# Code Article in Philly



## jar546 (Nov 9, 2009)

How about some comments about this please:

_Philadelphia Weekly_

_Building regs: help or hindrance?_

_Part 1: Living by the building code_

_By Inman News Feed _

_ Posted Nov. 6, 2009 _

_Part 1: Living by the building code_

_Arrol Gellner_

_Inman News_

_Editor's note: This is Part 1 of a three-part series._

_"When I built my addition, the building inspector made me tear out the bedroom window and put in a bigger one! Personally, I don't think it's any of his (deleted) business how big my bedroom window is!"_

_I hear these kinds of gripes from disgruntled do-it-yourselfers all the time. Not to rub salt in the wound, but in most such cases, a passing acquaintance with the building code -- and even more important, an understanding of its intent -- would have saved these folks an awful lot of frustration._

_Though it may seem like it at times, building codes weren't formulated to harass do-it-yourselfers. In fact, they arose to protect public health and safety during the late 19th and early 20th centuries, a time when a population explosion in American cities was leading to ever more squalid and unsafe living conditions. This was an era in which tenement apartments variously lacked heating, natural light, access to fresh air, or a means of escape in case of fire._

_On a larger scale, poor separation between closely packed buildings meant that a small fire in one structure could quickly spread to adjoining ones. Too often, the result was raging urban conflagrations such as the Great Baltimore Fire of 1904, which destroyed 1,500 buildings over an area of 140 acres._

_Even nominally fireproof masonry buildings -- whose entire safety equipment might consist of a red-painted pail of water labeled FIRE placed on each floor -- were far from invulnerable. Such buildings commonly housed overcrowded sweatshops with inadequate means of escape in emergencies, and inevitably, there were a number of horrific fires._

_The worst was New York City's Triangle Shirtwaist Fire of 1911, in which 146 garment workers, most of them immigrant girls and young women, either were overcome by the fire or leapt to their deaths from the building's ninth floor. The subsequent investigation determined that one exit on the ninth floor had been blocked by fire, and that the other had been locked from the outside. The building's exterior fire escape, the last possible means of egress, was flimsily built and poorly attached. It collapsed when the panicked workers swarmed over it._

_Building codes arose in an effort to prevent such needless tragedies from recurring. In one way or another, every code provision -- including the one that raised that do-it-yourselfer's hackles -- trace back to this source._

_Ensuring an escape route in case of emergency is a primary function of building code provisions, and in residential buildings this usually means providing more than one way out in case the primary egress is blocked by fire. In a bedroom, that emergency escape route is the window._

_Once we understand the code's intent, requirements that may seem arcane or burdensome suddenly make sense. Most are meant to ensure that buildings will stand up safely, that habitable spaces have at least minimal access to natural light and fresh air, and that there's always a way out in case of emergency._

_Next time, we'll look at a few basic building code requirements, and what they're meant to accomplish._


----------



## jpranch (Nov 9, 2009)

Re: Code Article in Philly

Not too bad, but "emergency escape and rescue openings" commonly kown as egress windows primmary purpose is misunderstood. The opening requirements are designed for search and rescue by first responders. Even then the opening dimentions are MINIMAL!


----------



## RJJ (Nov 10, 2009)

Re: Code Article in Philly

Agree with JP. The windows are for responders first and coupled with that is the possible means of exit for the occupants. Now it seems most feel these are primarily escape routes. How quick we have forgotten how they first appeared in the codes.
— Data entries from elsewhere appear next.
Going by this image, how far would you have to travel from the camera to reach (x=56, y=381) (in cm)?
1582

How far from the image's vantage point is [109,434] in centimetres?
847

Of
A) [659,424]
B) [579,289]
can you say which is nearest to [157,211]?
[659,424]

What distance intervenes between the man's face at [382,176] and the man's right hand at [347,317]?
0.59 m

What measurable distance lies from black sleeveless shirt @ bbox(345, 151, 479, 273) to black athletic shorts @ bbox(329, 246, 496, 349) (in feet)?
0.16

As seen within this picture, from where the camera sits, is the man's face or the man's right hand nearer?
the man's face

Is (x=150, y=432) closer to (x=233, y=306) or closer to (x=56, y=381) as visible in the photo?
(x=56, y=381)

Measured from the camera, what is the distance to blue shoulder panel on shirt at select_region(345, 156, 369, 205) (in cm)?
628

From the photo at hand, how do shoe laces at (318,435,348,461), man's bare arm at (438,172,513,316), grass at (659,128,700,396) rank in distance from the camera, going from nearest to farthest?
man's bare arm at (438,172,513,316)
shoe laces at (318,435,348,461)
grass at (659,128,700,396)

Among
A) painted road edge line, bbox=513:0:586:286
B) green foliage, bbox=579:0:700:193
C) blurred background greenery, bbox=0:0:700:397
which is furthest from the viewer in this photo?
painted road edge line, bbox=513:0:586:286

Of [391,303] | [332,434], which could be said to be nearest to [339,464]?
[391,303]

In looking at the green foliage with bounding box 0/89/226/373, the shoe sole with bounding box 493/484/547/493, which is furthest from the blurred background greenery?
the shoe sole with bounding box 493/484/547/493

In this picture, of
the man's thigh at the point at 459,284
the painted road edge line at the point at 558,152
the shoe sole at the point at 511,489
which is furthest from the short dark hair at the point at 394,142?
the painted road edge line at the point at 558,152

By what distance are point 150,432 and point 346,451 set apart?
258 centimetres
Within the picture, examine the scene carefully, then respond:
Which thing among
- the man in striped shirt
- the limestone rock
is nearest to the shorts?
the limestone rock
Both issues are prime and years later it is still hard to convince people for the need.


----------



## cda (Nov 10, 2009)

Re: Code Article in Philly

at least he has facts straight


----------



## globe trekker (Nov 10, 2009)

Re: Code Article in Philly

Jeff,

Pretty good article.    Maybe you could contact him and offer your expertise in getting some more

crucial information out to the public, "  IF  "  they bother to read it.

I have to admit that, even though I am am a code geek, reading and listening to all of these codes

is enough to turn someone off.   It can be some very dry and laborious reading...


----------



## FM William Burns (Nov 10, 2009)

Re: Code Article in Philly

And let us not forget the allowance for EERO's to be so high that we can't get to them with a typical 4 person response and people are expected to jump from heights upwards to 40 feet..........nice.  Just have to love eliminating two independent exits in the dwelling setting :cry:


----------